(WORK TO BE COMPLETED):
In the records below, repeat word for word only the lines starting at the one that contains "ВЧереповце десять квартир" and ending at the one that contains "HSC 12 SCIENCE RESULT 2019", pictures excluded.

(PROVIDED DATA):
# # #

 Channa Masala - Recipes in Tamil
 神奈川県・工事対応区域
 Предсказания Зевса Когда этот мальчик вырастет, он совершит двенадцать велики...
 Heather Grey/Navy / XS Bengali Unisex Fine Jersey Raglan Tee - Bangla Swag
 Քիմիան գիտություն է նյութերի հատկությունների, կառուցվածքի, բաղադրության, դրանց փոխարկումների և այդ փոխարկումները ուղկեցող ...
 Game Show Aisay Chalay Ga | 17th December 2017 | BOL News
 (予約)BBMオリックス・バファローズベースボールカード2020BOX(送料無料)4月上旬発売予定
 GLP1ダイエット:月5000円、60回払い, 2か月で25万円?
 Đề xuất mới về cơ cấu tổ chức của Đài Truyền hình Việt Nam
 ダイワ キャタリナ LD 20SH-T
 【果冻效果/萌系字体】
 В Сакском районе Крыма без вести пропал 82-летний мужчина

# # #

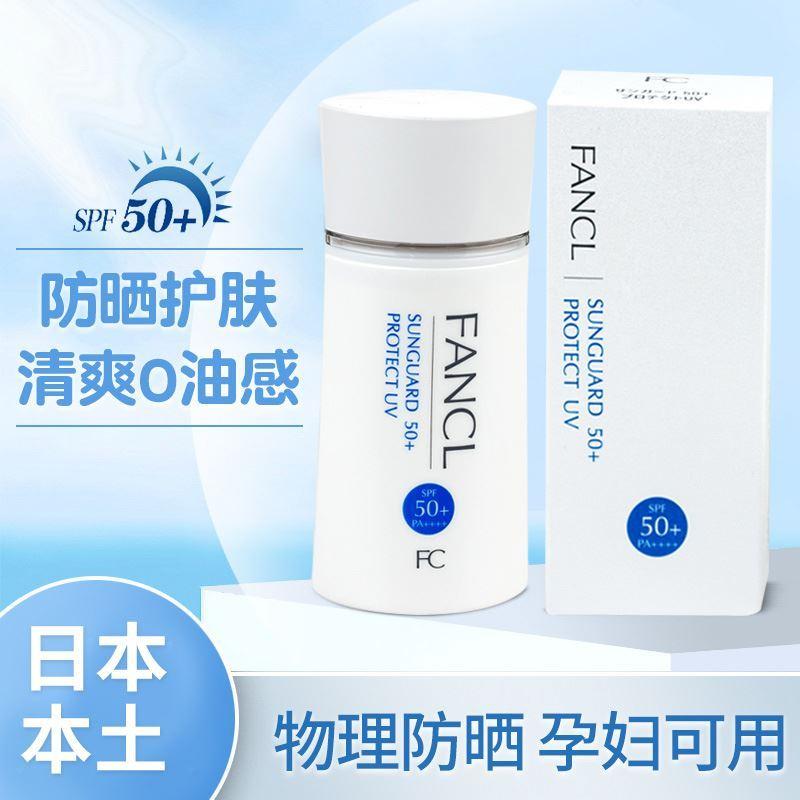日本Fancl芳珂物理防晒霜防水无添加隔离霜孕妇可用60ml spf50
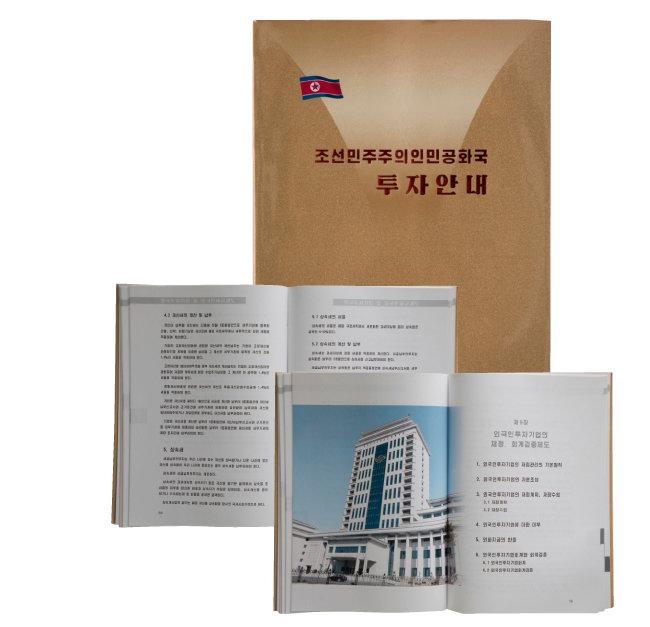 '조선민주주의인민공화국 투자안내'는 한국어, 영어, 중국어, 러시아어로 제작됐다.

# # #

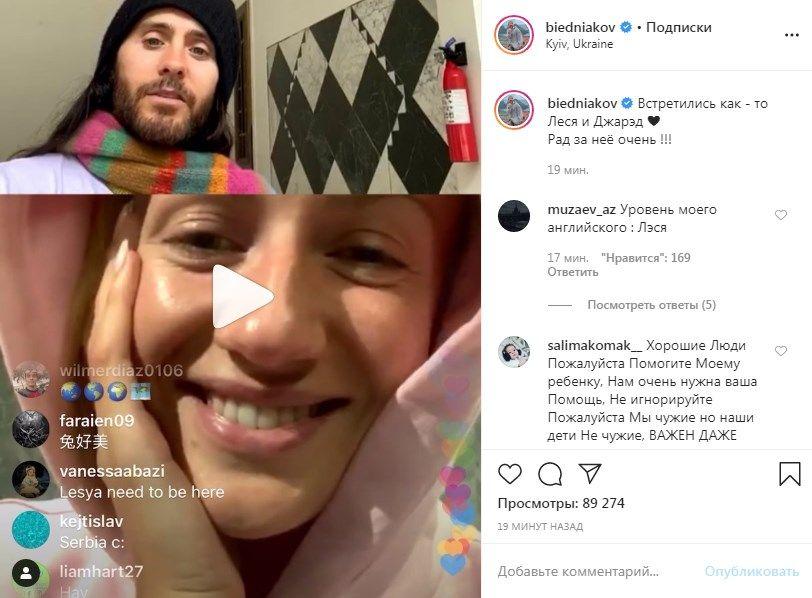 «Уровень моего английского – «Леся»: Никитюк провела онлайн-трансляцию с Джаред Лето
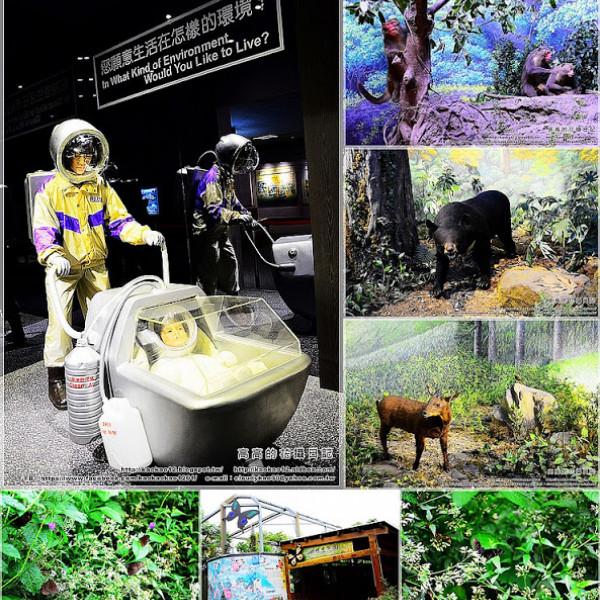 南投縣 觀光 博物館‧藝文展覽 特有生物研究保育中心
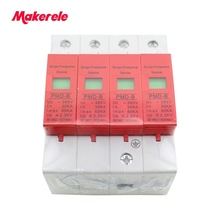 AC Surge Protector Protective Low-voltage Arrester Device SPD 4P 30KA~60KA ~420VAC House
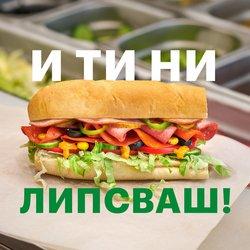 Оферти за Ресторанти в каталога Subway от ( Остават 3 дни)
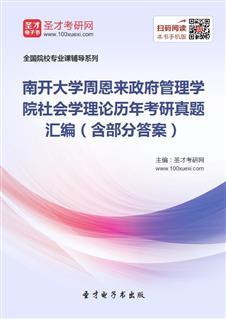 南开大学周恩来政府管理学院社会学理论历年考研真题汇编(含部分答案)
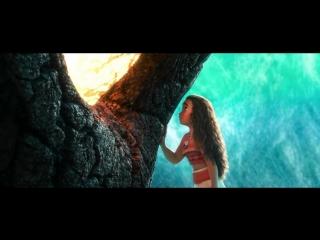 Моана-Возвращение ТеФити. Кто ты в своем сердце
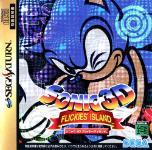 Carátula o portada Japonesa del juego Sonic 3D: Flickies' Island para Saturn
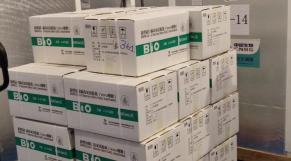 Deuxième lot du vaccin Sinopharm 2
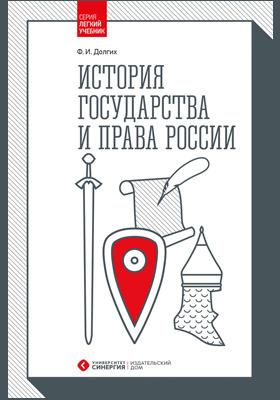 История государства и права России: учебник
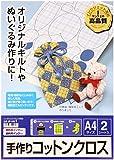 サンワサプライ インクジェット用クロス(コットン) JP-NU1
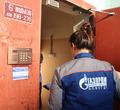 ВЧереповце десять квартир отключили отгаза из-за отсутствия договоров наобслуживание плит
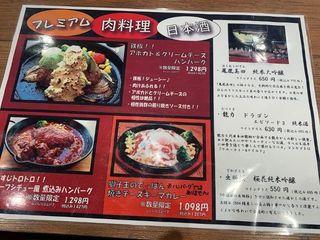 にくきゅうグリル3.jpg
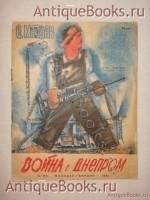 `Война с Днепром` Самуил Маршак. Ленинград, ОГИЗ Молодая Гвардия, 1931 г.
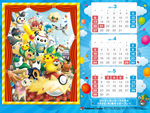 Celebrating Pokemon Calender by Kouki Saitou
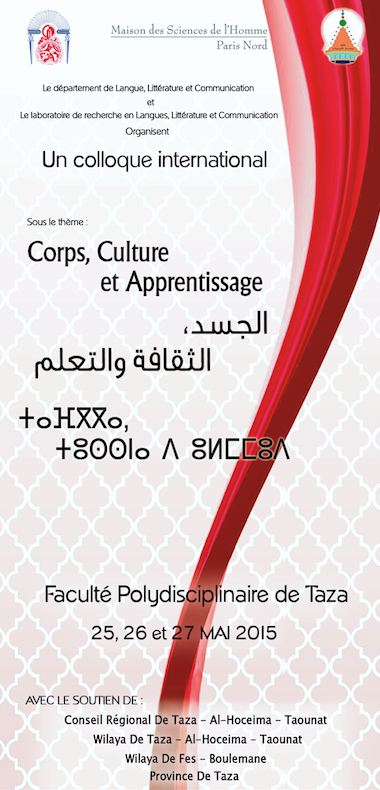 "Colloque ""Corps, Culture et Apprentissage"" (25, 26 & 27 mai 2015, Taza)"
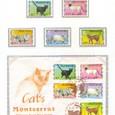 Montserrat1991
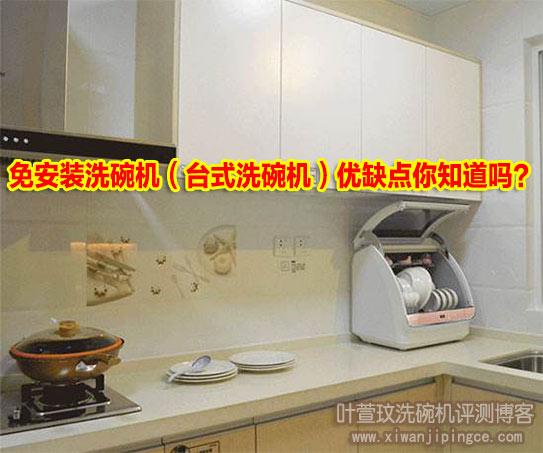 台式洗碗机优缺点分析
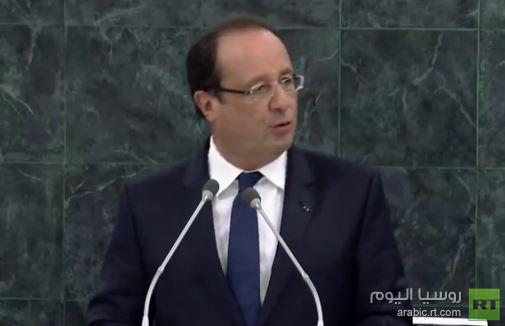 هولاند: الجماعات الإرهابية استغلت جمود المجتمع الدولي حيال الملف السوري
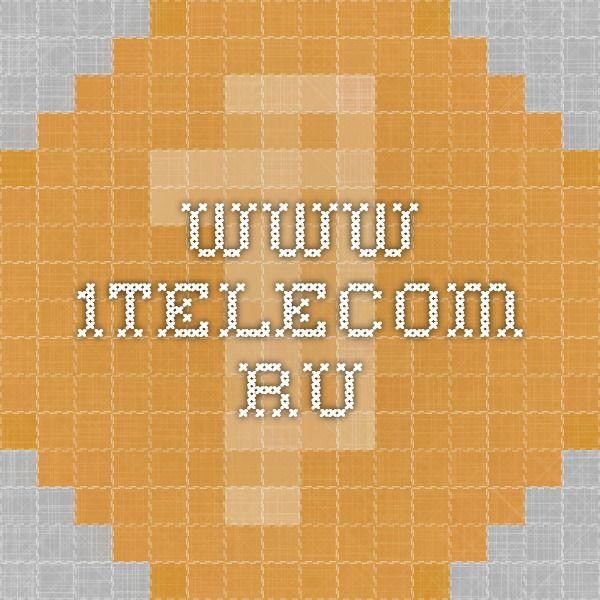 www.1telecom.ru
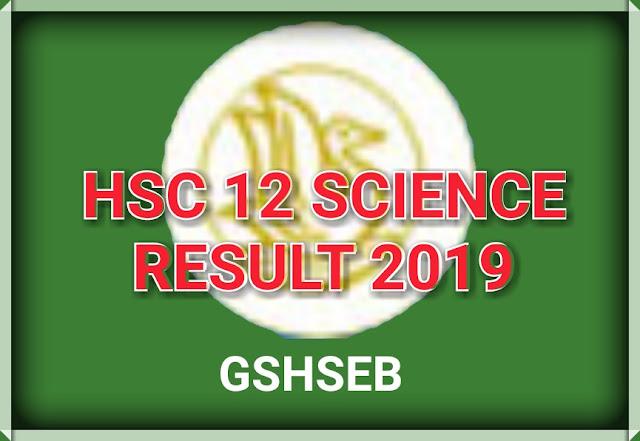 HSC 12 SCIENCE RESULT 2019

# # #

(SOLUTION FOR THIS TASK):
 ВЧереповце десять квартир отключили отгаза из-за отсутствия договоров наобслуживание плит
 にくきゅうグリル3.jpg
 `Война с Днепром` Самуил Маршак. Ленинград, ОГИЗ Молодая Гвардия, 1931 г.
 Celebrating Pokemon Calender by Kouki Saitou
 "Colloque ""Corps, Culture et Apprentissage"" (25, 26 & 27 mai 2015, Taza)"
 Montserrat1991
 台式洗碗机优缺点分析
 هولاند: الجماعات الإرهابية استغلت جمود المجتمع الدولي حيال الملف السوري
 www.1telecom.ru
 HSC 12 SCIENCE RESULT 2019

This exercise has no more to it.